A recent attack on marketing email provider Epsilon has resulted in millions of users’ contact information being stolen, which has led security expert BullGuard to call for increased awareness of the dangers of unsolicited email and phishing attacks.
The incident is being dubbed as “one of the largest security breaches in US history”, and could result in swathes of spam being sent to unwitting consumers in an attempt to steal personal data such as credit card and bank account details.
Epsilon provides marketing services to around 2,500 companies sending over 40 billion emails annually. Contact information from 50 of these was believed to have been stolen in the attack. Its clients include US institutions such as JPMorgan and Citigroup and notably the UK-based retail giant Marks & Spencer, along with commonly used services such as Play.com and Tripadvisor.
M&S was quick to issue a warning concerning the breach and alerted its customers that they should expect to receive spam emails, though did confirm that it “takes your privacy very seriously” and “would continue to work diligently to protect your personal information”. This will be of little reassurance to those affected, and though it is thought that no financial details were stolen, subsequent unsolicited mails are expected to attempt to prise these from users.
Epislon’s statement following the attack confirmed: "The information that was obtained was limited to email addresses and/or customer names only. A rigorous assessment determined that no other personal identifiable information associated with those names was at risk. A full investigation is currently underway."
However, internet security expert Dr Stefan Fafinski, of the University of Leeds, was quick to highlight the potential dangers involved with the theft: “Spammers will have a list of good, known and verifiable email addresses that comes straight out of M&S. Once they have names as well as email addresses, the spammers can personalise the emails they send out to look much more like a genuine company communication. People who open these emails may then follow a link to what looks like an official website. They may be asked to update their billing information, credit card details, the three-digit security code, maybe their mother’s maiden name or the answer to a personal security question. That gives them all the information they would need to steal the identity of the customer and access their accounts.”
While the hope is that the majority of attempts to make use of this information for financial gain by malicious third parties will fail, it comes as a stark warning to those who would freely offer up contact information.
“The scale of the attack is concerning and could lead to a revised set of security measures for dealing with customer data,” says Philip Dall, mobile security expert at BullGuard. “But the most immediate concern is to ensure that users are aware of the types of threats posed by unsolicited emails, how to recognise them, and how to guard against them”
“Customers should rightly expect to feel safe when giving an email address or contact details to a company as big as Marks & Spencers, but this recent attack goes to show that trading of such data should still be done with caution” he continues.

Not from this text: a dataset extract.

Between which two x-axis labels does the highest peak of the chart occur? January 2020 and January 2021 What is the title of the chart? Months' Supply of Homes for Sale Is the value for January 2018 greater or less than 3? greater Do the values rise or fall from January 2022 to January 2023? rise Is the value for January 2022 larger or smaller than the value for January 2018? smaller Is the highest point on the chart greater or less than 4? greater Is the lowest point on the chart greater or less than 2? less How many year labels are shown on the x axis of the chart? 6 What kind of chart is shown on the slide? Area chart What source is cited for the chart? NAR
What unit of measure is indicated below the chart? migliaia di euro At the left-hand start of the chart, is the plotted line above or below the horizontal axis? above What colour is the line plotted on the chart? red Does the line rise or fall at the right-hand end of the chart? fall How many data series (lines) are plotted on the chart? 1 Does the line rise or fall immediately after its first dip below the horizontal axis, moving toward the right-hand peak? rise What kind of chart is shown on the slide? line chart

The reasons for such an attack are not new, and it is likely that the stolen information will be traded on a profitable “black market” of consumer data that is frequented by those looking to exploit the lack of awareness many have over the dangers of spam emails and phishing attacks.
“While security software is commonplace on modern computers, and will likely include a spam filter as standard, awareness is essential and we believe that educating consumers about safe practices is just as important as ensuring that our own software is capable of combating modern threats” says Dall.

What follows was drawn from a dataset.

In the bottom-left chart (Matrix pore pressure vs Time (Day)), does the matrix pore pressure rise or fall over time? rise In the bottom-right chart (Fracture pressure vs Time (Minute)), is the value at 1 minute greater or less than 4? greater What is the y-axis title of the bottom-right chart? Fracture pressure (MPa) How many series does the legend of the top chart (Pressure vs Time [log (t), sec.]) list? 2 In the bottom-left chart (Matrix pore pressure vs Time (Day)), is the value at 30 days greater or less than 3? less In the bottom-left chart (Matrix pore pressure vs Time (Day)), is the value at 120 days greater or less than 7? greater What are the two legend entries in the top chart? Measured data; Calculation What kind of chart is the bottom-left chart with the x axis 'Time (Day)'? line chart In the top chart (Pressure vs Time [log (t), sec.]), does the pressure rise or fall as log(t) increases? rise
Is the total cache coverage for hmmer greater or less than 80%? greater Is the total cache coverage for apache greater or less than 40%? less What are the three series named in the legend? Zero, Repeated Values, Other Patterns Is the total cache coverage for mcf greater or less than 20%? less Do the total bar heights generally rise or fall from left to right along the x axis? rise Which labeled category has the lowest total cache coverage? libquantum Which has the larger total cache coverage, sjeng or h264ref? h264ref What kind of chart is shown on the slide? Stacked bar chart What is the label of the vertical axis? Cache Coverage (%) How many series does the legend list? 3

In response to the recent attack, BullGuard outlines a number of safeguards consumers should be aware of, as well as ways to detect whether an email is spam or from a legitimate source.
* Set up an email address specifically for handing out to companies that request these contact details that is separate from the one used to manage bank transactions, purchases and financial information. In doing so users will become instantly suspicious of any requests for information sent to the “wrong” account.
* Be very wary of any requests for personal information via email, especially if that email asks that you log on to an external website (usually via an included link). Hackers take great care to appear legitimate and may copy the typical formatting, including logos and contact data from the actual company in order to make you believe they are genuine.
* Be particularly careful when opening attachments from emails unless you’re sure you know who the sender is, and ideally what the file itself contains. This is one of the most common ways in which hackers can install hidden software onto a computer designed for data retrieval and other malicious purposes without your knowledge.
* Pay attention to the URL of any sites that may be requesting personal information, since “mirror” sites are often set up to appear to be part of an official company, often with very similar addresses. This is known as “spear phishing”, which takes place when those sending spam emails are aware of the ties between a consumer and a particular company or service and will look to take advantage of these in order to appear genuine. Any web page that requests personal information should also be secure, as denoted by a padlock icon in the status bar of a web browser and the presence of an “S” in “https://”, which indicates that the page, and therefore your data, is encrypted.
* Use spam protection to ensure that potentially dangerous emails are filtered from the InBox. Most modern security suites should include a good spam filter that can work unobtrusively in the background.
* If in doubt, call the customer service number of the company in question from the official site or any documents you may have from them, and ask them to confirm the request. This is one area of security where it’s most definitely better to be safe than sorry.